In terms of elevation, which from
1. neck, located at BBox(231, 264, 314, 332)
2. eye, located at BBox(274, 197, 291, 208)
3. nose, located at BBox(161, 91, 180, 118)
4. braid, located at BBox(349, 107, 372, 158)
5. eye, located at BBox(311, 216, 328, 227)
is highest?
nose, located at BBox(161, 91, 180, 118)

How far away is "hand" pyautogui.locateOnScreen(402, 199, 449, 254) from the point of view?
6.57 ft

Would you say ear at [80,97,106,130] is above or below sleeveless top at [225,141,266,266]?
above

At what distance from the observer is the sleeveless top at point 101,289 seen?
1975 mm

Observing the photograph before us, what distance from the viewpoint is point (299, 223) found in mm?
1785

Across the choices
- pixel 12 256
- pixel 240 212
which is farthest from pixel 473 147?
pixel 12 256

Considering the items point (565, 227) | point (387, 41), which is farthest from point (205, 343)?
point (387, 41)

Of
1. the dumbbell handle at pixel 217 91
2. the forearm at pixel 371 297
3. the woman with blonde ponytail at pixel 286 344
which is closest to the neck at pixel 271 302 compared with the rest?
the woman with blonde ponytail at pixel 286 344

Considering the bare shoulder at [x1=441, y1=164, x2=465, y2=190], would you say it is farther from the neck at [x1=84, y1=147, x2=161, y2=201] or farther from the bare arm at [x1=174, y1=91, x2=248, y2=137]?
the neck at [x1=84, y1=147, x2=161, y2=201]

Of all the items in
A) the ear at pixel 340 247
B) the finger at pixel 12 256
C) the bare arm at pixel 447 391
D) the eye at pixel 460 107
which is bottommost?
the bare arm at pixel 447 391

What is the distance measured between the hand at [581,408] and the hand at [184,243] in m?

==========

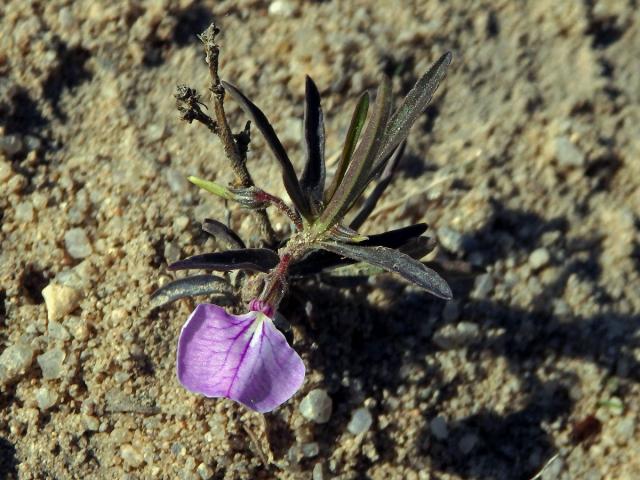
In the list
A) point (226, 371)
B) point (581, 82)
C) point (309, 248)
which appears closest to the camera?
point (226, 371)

==========

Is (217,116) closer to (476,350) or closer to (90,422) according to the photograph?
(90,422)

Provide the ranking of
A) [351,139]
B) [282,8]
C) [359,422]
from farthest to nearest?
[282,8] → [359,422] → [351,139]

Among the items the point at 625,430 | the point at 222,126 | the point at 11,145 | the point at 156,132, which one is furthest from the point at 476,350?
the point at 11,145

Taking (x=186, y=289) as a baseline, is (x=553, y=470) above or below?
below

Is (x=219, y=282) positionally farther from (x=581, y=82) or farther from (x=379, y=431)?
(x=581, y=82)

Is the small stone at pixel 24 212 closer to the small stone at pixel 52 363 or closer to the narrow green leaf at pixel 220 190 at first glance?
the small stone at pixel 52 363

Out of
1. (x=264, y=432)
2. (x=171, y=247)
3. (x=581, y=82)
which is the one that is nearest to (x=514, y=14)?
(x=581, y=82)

==========

Raccogli dall'elenco sopra tutte le righe che contengono la stringa "nearest". La distinzione tra maiuscole e minuscole è significativa.

from farthest to nearest?
which is the one that is nearest to (x=514, y=14)?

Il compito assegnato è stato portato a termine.